Frau Merkel piange in cinese
La cancelliera tedesca Angela Merkel ha chiesto alla Cina di usare tutta la sua influenza per convincere Teheran ad abbandonare il suo programma di armi atomiche. Pechino infatti è il maggior acquirente di petrolio iraniano. La Mekelha riferito alla stampa di aver discusso la spinosa questione con il governo cinese ed il suo leader, Wen Jiabao, ma ha riconosciuto che Pechino si oppone fermamente all'opzione di un possibile embargo petrolifero nei confronti dell'Iran, così come ad attuare pressioni su quest'ultimo.

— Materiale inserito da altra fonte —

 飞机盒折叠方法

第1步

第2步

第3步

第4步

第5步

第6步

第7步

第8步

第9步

"La domanda che stiamo analizzando, è come e in che modo possiamo convincerela Cina ad usare la sua influenza per impedire all'Iran di procedere nella costruzione di armi nucleari", ha dichiarato Angela Merkel. Pechino compra oltre il 15% delle sue importazioni di greggio dall'Iran, e gli analisti cinesi hanno lanciato l'allarme circa l'ingente danno economico che il divieto di acquisto di petrolio iraniano potrebbe causare al fu Celeste Impero. Non comprando più greggio persiano ci si dovrebbe approvvigionare altrove e questo genererebbe inevitabilmente un aumento consistente del prezzo del carburante cinese. Intanto l'Iran continua a ribadire la gigantesca "balla" sul fatto che il programma nucleare in atto a Teheran sarebbe destinato soltanto all'uso per scopi pacifici e per la ricerca scientifica.

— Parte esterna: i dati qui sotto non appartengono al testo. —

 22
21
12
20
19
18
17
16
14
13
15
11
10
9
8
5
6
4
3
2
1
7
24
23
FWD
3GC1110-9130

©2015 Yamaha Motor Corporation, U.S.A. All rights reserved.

L'Unione Europea la scorsa settimana ha decretato il divieto di
importazione, d'acquisto e di trasporto del petrolio iraniano, e la
cancelliera tedesca non vuole assolutamente che Pechino colga al
volo quest'opportunità per aumentare le proprie importazioni dal
paese di Ahmadinejad. L'Europa è la principale destinazione per le
esportazioni cinesi, e Pechino è preoccupata per l'impatto che la
crisi sta avendo sulle imprese esportatrici e su quelle che si
stanno installando e avviando in questo periodo in Europa.

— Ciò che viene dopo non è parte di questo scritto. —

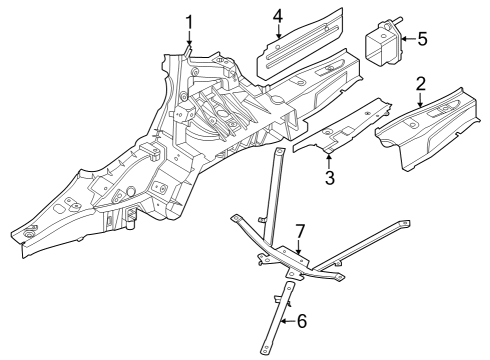 1
4
5
2
3
7
6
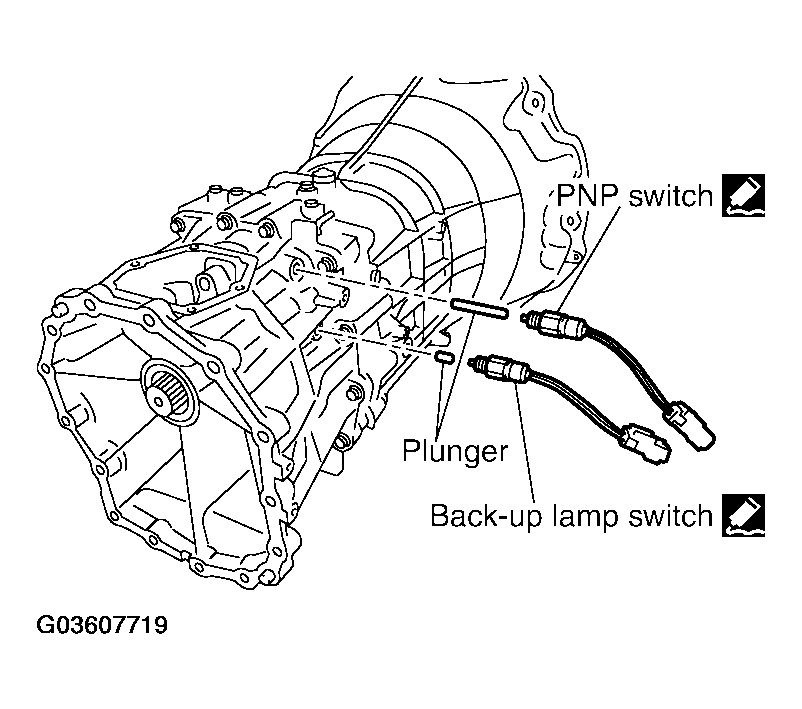 PNP switch

Plunger

Back-up lamp switch

G03607719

I leader europei vogliono che la Cina e altri investitori globali
si stabiliscano nel vecchio continente in modo tale da ingrandire
il fondo di salvataggio dell'Europa, ovvero il Fondo Europeo di
Stabilità Finanziaria (EFSF). Il gestore del fondo, Klaus
Regling, ha detto in ottobre durante una visita a Pechino che la
Cina e altri investitori asiatici avevano acquistato circa il 40%
delle obbligazioni emesse dal fondo sin dal suo inizio nel maggio
2010.
Tuttavia, il premier cinese, Wen Jiabao, ha affermato che dopo i
colloqui avuti conla Merkel, il suo governo sta studiando come
giocare un ruolo maggiore nella risoluzione della crisi del debito
europeo, partecipando al fondo di salvataggio EFSF o al
meccanismo europeo di stabilità (MEE), che sarà operativo nel
prossimo luglio e che prevede di sostituire l'attuale EFSF.